State Highway 38 is hardly what you’d call a motorway, though if your definition of a road is something that you can drive a car along it fits the bill, just. One very frustrating thing on metal roads such as this one is the way it becomes corrugated – lots of equally spaced ridges – which makes it in places like driving on corrugated iron. It can’t be good for the suspension. The cause of these, as far as I’m aware, is over-enthusiastic acceleration.

But why does this cause lumps? Surely, on average, car wheels going over the road will result in the level of the stones being smoothed out, not forming into regular corrugations. This is an example of a broad class of physics phenomena that can be collectively titled as ‘symmetry breaking’. We might expect the natural state, to be nice and symmetrical (in the case of the road, nice and smooth) but in actual fact something happens that breaks the symmetry, and we get patterns forming (like the corrugations).

Once the corrugations start to form, the action of an accelerating car is to grow the ridges that exist, leaving less touched the grooves between them. So a weak pattern of corrugation becomes progressively stronger and stronger, and, over the course of time, the pattern will inevitably occur.

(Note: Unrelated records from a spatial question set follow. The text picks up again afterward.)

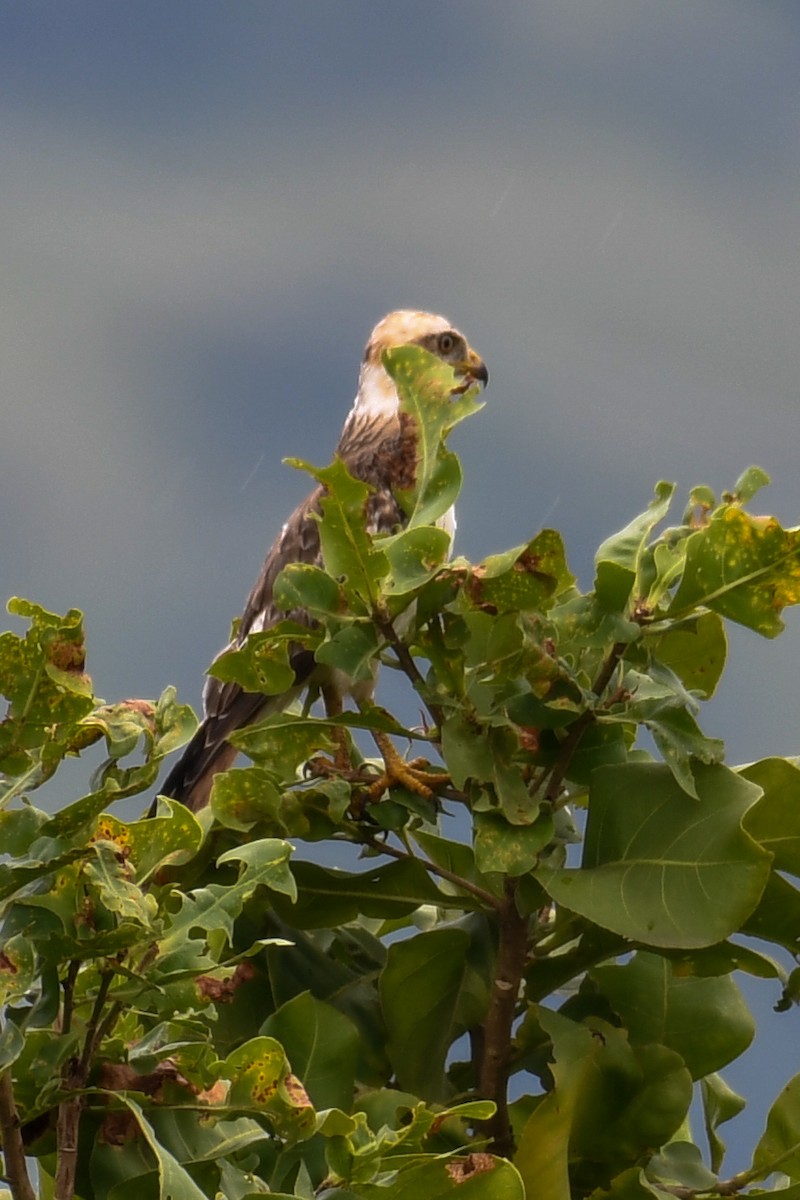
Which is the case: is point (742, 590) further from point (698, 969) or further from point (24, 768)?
point (24, 768)

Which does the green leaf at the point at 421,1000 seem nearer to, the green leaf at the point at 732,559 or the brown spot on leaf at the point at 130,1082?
the brown spot on leaf at the point at 130,1082

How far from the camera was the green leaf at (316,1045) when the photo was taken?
2471mm

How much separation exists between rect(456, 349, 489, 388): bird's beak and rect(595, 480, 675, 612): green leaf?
4.14m

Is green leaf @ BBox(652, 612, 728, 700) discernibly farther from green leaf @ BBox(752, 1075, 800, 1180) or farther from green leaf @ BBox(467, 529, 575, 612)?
green leaf @ BBox(752, 1075, 800, 1180)

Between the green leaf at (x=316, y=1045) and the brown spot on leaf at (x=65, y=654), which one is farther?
the green leaf at (x=316, y=1045)

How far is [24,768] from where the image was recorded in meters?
2.12

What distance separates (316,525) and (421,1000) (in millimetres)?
1678

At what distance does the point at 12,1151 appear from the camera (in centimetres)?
210

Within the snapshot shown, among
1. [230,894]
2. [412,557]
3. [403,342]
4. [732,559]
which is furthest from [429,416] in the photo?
[403,342]

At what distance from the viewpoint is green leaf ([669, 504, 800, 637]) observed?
2.25 metres

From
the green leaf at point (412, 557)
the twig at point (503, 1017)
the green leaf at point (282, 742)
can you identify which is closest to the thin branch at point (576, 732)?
the twig at point (503, 1017)

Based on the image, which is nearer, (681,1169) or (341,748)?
(681,1169)

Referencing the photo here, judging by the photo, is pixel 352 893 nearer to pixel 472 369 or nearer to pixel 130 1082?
pixel 130 1082

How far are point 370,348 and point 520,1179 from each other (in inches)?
205
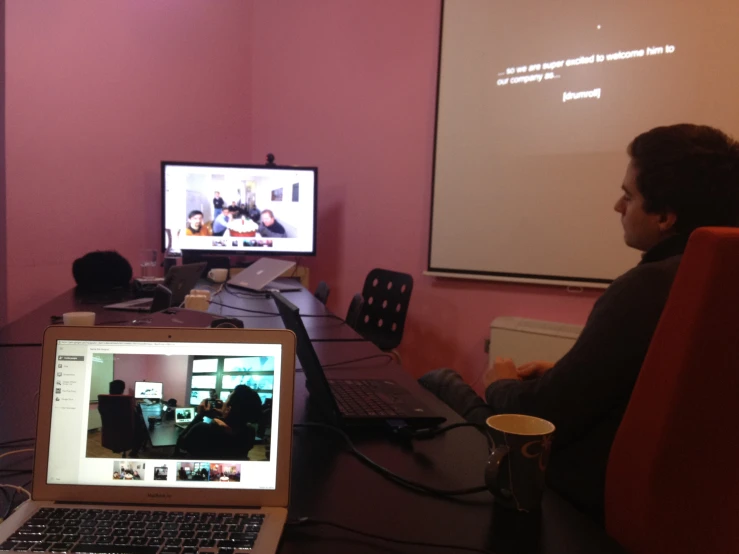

A simple model of this is trying to balance a pencil on its point. If you get it spot on, it will work (in theory), but the slightest deviation from vertical will be emphasized and it will become a large deviation, and ultimately the pencil will fall. It is utterly inevitable. Which way it will fall you can’t tell until it starts moving, but fall it will. Same with corrugated roads. Once those ridges start appearing,  it’s hard to stop them.